Professor Layton: My Anti-WoW

Professor Layton: My Anti-WoW

I might have mentioned my affinity for puzzles. When I was younger, I’d frequently read Clue books as well as Encyclopedia Brown and try to solve them for fun. After a strong recommendation from a friend and seeing it crop up on various gaming sites that I go to, I decided to give Professor Layton and the Curious Village a try. The game is for the DS and it’s been around for a while in Japan. But it came out recently for the US players.

Here’s a quick trailer:

I’m hooked!

Anyway, the game has a TON of brain teasers and other problems to solve. There’s a lot of riddles. If you catch me in the BA chatroom, you can often hear my cries of agony and frustration and whoops of joy when I finally solve it after staring at the problem for an hour. The puzzles vary in difficulty.

9 out of 10 Matt’s would recommend this game for ANY gamer. The 1 Matt is too busy playing to give his recommendation.


Here’s a few straight out of the game:

1: Fifteen people are trapped aboard a ship that’s going to sink in exactly 20 minutes. Their only chance for survival is the five person life raft stowed on their vessel. To make matters worse, the waters around the ship are teeming with man-eating sharks, so swimming to safety is out of the question.

A round trip to the nearest island and back to the boat takes nine minutes on the raft. How many people will live to see dry land?

2: Five suspects are called into police headquarters for questioning and give the following statements.

A) One of the five of us is lying
B) Two of the five of us are lying
C) I know these guys and three of the five are lying
D) Out of the five, only four of us are lying
E) All five of us are liars!

The police want to release those that are telling the truth. How many people should they let go?

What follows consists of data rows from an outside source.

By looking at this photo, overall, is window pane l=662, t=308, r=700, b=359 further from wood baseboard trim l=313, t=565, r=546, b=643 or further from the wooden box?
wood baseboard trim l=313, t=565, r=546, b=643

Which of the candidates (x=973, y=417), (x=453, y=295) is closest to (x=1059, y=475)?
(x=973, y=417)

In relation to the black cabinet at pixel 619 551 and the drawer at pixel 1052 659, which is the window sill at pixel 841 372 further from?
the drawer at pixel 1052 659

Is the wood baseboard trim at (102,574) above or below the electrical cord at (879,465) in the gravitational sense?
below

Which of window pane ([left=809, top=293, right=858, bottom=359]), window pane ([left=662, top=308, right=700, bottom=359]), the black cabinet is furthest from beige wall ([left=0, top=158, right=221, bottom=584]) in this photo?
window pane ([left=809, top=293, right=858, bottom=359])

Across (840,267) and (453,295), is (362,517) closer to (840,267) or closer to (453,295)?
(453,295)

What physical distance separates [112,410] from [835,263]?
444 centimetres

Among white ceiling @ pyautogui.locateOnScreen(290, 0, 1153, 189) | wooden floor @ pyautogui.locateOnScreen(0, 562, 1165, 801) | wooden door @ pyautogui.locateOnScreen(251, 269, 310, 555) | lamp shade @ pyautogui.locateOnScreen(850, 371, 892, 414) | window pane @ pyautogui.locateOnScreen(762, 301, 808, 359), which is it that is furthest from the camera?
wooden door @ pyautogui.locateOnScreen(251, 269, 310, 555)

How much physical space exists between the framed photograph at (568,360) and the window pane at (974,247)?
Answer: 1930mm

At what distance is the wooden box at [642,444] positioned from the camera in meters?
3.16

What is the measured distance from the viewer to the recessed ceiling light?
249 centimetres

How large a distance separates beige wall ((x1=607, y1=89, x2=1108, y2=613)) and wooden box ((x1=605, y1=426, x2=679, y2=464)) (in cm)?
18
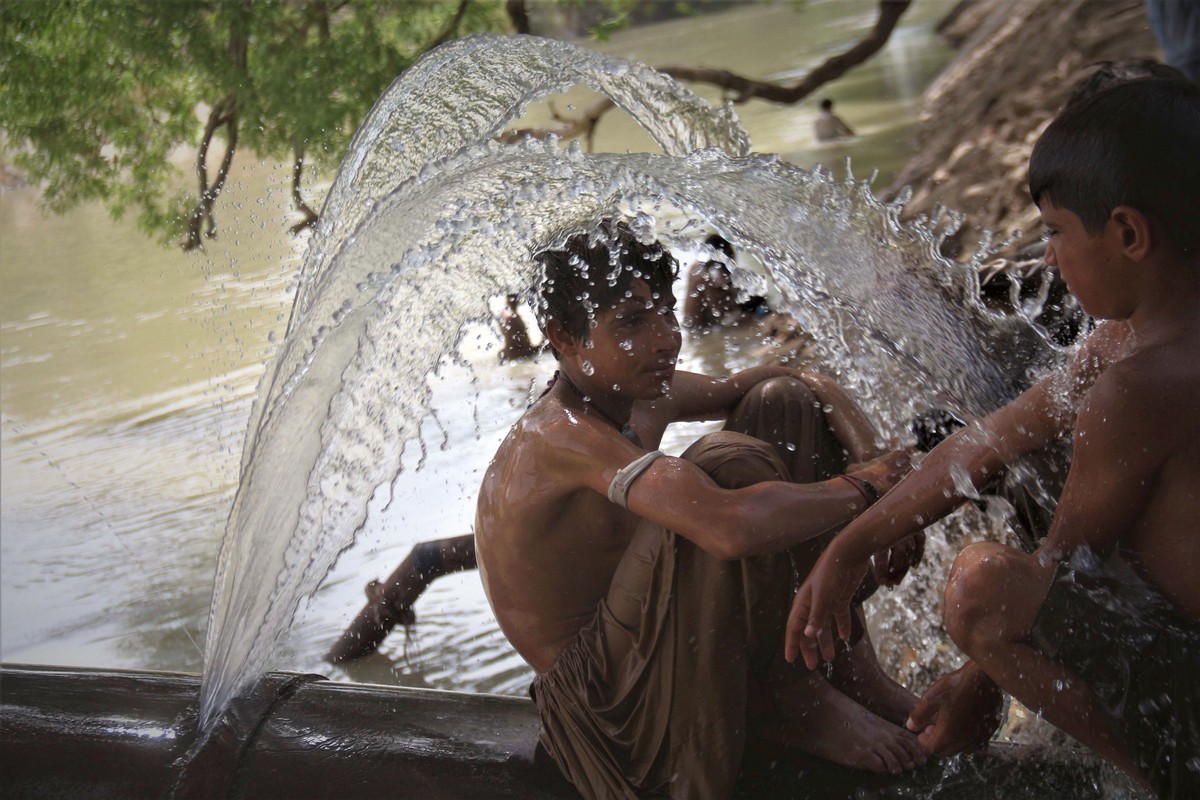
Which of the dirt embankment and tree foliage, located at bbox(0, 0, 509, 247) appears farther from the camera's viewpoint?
the dirt embankment

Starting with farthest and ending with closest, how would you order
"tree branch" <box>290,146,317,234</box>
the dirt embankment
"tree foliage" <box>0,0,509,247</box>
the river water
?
the dirt embankment, "tree foliage" <box>0,0,509,247</box>, "tree branch" <box>290,146,317,234</box>, the river water

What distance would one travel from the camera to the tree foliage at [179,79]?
697cm

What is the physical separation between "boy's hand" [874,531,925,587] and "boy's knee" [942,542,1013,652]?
285 millimetres

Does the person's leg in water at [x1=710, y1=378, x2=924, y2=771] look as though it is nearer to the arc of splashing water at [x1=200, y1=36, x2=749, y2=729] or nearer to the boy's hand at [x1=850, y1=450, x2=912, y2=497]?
the boy's hand at [x1=850, y1=450, x2=912, y2=497]

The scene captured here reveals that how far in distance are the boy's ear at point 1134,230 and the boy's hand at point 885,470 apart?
0.57 metres

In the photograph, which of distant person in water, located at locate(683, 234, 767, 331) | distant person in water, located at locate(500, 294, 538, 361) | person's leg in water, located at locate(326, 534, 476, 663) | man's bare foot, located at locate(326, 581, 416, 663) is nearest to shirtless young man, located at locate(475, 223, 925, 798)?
person's leg in water, located at locate(326, 534, 476, 663)

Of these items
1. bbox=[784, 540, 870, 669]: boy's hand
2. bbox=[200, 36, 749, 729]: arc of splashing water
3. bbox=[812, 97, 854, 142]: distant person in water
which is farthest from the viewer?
bbox=[812, 97, 854, 142]: distant person in water

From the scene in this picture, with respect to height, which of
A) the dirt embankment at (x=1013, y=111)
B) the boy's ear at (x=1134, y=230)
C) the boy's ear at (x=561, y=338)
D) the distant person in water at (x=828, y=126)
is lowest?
the distant person in water at (x=828, y=126)

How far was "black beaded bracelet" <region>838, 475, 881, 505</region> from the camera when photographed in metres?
2.29

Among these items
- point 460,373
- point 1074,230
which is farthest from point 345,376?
point 460,373

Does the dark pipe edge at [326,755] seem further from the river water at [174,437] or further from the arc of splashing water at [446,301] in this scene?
the river water at [174,437]

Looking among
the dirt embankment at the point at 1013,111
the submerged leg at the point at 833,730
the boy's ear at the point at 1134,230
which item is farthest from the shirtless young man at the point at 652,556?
the dirt embankment at the point at 1013,111

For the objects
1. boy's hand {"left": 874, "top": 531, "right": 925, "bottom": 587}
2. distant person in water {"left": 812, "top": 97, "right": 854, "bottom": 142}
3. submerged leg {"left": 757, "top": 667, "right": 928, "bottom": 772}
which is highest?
boy's hand {"left": 874, "top": 531, "right": 925, "bottom": 587}

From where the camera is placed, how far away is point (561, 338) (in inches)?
97.5
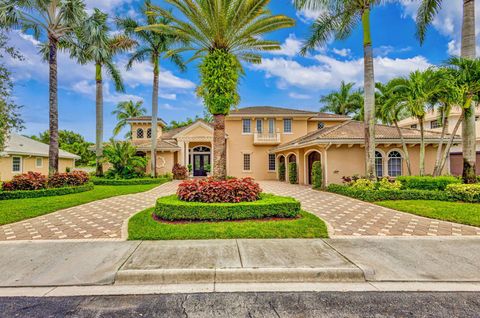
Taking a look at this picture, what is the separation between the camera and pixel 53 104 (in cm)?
1413

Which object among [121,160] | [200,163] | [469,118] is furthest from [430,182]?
[121,160]

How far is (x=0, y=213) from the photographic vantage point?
856cm

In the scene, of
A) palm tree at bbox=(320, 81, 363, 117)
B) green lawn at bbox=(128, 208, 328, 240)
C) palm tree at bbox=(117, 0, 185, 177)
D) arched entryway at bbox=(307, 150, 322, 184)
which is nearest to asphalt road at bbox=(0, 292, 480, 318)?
green lawn at bbox=(128, 208, 328, 240)

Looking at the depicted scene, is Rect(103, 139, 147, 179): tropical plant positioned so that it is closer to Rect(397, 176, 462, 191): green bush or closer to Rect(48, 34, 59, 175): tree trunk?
Rect(48, 34, 59, 175): tree trunk

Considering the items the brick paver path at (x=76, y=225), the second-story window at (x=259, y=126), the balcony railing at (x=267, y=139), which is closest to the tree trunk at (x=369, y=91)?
the balcony railing at (x=267, y=139)

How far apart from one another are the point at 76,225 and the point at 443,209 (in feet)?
42.9

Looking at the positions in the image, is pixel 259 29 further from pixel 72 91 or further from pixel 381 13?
pixel 72 91

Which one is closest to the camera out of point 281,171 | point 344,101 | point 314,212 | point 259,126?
point 314,212

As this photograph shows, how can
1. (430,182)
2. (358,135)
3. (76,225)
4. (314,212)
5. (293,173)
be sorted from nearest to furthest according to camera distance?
(76,225), (314,212), (430,182), (358,135), (293,173)

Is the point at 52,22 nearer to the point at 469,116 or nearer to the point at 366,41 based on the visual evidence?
the point at 366,41

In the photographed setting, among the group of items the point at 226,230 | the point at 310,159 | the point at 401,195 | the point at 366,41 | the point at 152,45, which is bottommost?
the point at 226,230

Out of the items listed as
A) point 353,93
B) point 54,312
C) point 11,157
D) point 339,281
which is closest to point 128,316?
point 54,312

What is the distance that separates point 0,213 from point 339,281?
38.4 feet

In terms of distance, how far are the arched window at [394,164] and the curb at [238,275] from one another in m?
13.9
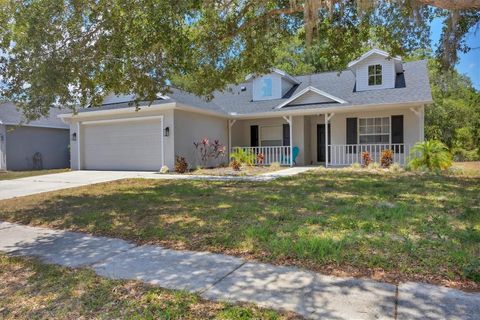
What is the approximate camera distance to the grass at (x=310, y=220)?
12.2ft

3: Imagine a digital clock. How many times will the clock display three or more of the same number in a row over the course of one day? Keep in mind, this digital clock is on a 12 hour scale that only shows hours and minutes.


(Highlight below)

1: 13 people. 5 go to the island, 1 brings the boat back. He takes on another 4 people to the island and comes back. That’s enough time to get an additional 4 more people. 5 + 4  + 4.

2: 1 person. Everyone is accusing a different number of people. It has to be one suspect assuming anyone is telling the truth. It would appear that suspect D gets to walk.

3: 34. 01:11, 02:22, 03:33, 04:44, 05:55, 11:11, 12:22, 10:00, 11:10, 11:12, 11:13, 11:14, 11:15, 11:16, 11:17, 11:18, 11:19. This is only for the first 12 hours. Multiply that amount by 2 (17 x 2 = 34).